Okay! Thanks Jan & Sue! That does help me knowing conversion is nearly impossible.

Jan: I MUCH prefer knitting on circular needles... is that what you meant by knitting in the round? (Sorry, I'm really not up on my knitting terminology -- I'm getting back into it after a number of years away.)

suzeeq 10-04-2012 11:06 AM

Well, you can knit flat with circulars, but when you join the sts to make a tube, you're knitting in the round.

Antares 10-04-2012 01:25 PM

If for some reason you can't knit this up the way you want it, you should definitely try the crocheted version. It looks like it's basically just one stitch around and around and around--a single crochet. And crocheting in the round is much easier than knitting in the round (semantics wise--as in, you don't need multiple hooks to "hold" your stitches).

Good luck!

GrumpyGramma 10-04-2012 01:51 PM

I think a sock knit in moss stitch (I think that's what it's called, k2 p2 for 2 rows then p2 k2 for 2 rows) would look similar and be warmer because you wouldn't have the holes of crocheting. I think I'll try this is in chunky yarn. Thanks for the idea! If other patterns are suggested here, I might try one of them instead.

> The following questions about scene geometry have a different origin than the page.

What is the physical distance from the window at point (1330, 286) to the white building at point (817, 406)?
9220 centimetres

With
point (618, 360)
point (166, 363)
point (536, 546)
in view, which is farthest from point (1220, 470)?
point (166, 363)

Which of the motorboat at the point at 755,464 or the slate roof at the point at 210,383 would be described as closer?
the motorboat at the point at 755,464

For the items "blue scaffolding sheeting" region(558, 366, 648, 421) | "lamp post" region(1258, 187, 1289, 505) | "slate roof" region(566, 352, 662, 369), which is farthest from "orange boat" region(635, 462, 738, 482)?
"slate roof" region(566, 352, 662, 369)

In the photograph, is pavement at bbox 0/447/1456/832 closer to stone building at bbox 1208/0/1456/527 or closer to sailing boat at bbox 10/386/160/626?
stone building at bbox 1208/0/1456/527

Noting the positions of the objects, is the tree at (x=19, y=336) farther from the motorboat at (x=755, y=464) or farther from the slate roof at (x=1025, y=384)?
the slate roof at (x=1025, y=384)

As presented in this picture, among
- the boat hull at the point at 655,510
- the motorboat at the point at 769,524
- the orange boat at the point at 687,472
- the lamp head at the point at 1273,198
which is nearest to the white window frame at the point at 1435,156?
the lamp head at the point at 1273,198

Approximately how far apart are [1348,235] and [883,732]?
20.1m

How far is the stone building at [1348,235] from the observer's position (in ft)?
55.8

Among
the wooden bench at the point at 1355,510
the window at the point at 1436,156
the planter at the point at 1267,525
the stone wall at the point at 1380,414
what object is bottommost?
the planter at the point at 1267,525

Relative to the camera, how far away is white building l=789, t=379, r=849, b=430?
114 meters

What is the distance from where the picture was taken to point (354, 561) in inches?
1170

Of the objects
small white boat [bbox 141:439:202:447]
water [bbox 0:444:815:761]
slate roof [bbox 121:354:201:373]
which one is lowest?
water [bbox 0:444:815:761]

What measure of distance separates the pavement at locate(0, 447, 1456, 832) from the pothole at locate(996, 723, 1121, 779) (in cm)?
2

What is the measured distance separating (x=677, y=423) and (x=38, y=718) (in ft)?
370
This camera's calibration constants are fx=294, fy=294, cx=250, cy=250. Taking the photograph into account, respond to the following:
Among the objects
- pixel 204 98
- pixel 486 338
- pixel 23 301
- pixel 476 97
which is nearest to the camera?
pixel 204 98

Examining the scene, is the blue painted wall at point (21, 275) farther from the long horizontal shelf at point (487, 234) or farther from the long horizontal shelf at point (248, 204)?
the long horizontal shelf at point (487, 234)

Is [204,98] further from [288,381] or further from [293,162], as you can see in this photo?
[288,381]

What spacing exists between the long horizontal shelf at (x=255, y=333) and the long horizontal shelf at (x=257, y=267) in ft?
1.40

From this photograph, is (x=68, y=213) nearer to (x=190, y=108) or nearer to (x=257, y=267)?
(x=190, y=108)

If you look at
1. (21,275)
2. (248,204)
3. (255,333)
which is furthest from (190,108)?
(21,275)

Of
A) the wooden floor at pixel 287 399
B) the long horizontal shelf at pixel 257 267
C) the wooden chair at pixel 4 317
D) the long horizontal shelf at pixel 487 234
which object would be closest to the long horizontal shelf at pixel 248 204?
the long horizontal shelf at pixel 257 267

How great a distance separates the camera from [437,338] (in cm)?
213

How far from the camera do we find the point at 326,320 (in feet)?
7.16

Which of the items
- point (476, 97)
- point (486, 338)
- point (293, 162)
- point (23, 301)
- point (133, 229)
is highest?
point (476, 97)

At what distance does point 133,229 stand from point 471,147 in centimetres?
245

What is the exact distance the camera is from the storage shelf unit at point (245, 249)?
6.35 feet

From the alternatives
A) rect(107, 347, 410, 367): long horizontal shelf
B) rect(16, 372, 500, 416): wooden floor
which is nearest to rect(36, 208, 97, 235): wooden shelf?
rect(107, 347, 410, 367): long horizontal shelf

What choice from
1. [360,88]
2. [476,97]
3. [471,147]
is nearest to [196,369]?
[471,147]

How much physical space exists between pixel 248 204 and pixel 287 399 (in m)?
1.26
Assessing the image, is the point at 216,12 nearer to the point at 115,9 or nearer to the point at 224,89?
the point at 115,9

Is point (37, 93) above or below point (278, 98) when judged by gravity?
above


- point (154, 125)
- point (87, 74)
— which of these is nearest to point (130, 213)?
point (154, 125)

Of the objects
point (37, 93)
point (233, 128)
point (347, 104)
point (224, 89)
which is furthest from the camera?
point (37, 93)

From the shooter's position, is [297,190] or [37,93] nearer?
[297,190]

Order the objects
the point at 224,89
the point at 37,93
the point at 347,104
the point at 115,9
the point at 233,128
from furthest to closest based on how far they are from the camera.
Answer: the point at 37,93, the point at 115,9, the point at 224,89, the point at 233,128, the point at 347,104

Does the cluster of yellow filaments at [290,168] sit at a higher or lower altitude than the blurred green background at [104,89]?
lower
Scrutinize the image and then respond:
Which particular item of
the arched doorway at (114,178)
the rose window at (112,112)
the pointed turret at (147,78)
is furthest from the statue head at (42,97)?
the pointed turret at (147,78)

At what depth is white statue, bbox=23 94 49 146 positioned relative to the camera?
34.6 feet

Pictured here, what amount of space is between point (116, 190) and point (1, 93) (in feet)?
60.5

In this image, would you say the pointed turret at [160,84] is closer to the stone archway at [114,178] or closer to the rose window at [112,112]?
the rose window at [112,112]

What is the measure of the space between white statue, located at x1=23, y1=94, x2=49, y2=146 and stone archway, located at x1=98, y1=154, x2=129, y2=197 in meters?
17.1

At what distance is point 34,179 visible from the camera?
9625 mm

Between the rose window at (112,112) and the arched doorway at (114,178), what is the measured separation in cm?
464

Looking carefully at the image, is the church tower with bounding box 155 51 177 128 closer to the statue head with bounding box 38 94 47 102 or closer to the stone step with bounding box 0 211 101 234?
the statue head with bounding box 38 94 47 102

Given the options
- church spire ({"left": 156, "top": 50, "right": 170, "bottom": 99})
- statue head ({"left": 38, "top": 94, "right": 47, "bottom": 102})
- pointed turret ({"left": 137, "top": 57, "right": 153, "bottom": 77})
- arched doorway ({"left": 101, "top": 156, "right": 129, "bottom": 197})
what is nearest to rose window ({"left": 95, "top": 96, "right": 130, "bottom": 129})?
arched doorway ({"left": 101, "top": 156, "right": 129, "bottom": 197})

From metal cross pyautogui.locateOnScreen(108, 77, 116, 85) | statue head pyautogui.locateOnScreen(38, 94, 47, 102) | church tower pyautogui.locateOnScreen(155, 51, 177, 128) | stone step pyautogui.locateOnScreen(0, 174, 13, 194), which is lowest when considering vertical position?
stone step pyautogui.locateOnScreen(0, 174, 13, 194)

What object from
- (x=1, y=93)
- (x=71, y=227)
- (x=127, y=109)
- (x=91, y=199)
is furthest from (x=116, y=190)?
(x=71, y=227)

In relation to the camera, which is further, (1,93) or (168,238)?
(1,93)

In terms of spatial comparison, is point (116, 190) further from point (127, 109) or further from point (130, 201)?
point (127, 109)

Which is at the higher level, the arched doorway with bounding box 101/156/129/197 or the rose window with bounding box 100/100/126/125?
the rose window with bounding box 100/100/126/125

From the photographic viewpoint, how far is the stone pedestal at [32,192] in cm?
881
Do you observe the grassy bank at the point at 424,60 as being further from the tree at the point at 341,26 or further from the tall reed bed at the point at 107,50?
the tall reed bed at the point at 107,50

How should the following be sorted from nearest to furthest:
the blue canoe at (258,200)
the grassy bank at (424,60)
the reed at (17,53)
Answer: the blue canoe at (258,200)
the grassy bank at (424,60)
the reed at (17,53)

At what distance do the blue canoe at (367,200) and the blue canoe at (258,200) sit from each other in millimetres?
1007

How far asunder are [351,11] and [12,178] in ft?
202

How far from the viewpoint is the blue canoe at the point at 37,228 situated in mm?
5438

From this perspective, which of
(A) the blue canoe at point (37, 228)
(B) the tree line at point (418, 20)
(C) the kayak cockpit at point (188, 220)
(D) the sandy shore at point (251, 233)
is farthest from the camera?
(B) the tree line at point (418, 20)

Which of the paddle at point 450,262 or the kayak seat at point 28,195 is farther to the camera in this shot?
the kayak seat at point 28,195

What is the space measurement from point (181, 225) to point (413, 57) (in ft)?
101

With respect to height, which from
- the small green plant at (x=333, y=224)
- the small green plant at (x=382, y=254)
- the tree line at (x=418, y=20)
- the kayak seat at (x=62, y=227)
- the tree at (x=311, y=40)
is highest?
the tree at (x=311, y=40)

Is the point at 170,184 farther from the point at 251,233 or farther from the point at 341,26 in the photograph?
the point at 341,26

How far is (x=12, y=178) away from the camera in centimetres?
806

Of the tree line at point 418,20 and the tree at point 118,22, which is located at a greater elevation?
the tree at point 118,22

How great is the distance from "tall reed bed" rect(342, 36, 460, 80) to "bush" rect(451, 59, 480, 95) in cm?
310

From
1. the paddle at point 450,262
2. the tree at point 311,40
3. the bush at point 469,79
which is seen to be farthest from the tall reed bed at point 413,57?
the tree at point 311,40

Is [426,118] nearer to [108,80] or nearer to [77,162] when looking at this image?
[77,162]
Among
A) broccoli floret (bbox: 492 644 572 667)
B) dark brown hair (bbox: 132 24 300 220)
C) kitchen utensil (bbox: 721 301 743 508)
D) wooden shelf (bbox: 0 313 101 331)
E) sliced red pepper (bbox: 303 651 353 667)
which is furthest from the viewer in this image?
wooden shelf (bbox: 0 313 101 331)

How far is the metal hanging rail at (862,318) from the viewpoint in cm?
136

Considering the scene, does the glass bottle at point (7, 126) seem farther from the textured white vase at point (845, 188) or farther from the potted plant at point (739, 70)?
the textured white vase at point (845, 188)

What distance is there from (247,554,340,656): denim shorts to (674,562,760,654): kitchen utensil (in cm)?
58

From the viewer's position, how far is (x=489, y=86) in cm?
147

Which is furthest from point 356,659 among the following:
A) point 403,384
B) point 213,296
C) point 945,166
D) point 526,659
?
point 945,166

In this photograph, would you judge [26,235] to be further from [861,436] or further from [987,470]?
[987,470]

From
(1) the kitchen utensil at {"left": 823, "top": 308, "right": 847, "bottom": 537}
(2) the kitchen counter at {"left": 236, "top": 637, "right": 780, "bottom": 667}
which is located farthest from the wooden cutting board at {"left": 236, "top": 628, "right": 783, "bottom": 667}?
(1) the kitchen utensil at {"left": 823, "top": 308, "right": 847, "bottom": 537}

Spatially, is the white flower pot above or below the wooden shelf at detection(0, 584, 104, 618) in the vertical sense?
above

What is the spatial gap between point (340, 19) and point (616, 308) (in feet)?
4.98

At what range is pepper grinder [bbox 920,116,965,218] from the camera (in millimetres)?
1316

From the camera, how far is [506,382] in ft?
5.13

suzeeq 10-04-2012 01:56 PM

I was thinking seed stitch - k1 p1, then knit the purls and purl the knits - would look more like the texture in the crocheted one.

GrumpyGramma 10-04-2012 03:04 PM

:thumbsup:
Quote:

Originally Posted by suzeeq (Post 1357839)
I was thinking seed stitch - k1 p1, then knit the purls and purl the knits - would look more like the texture in the crocheted one.

Duh.:zombie: I need a coffee IV, anyone know how to set it up? LOL Sue, I said moss stitch, but meant double seed stitch. :zombie:

Someone just wake me up when we get there.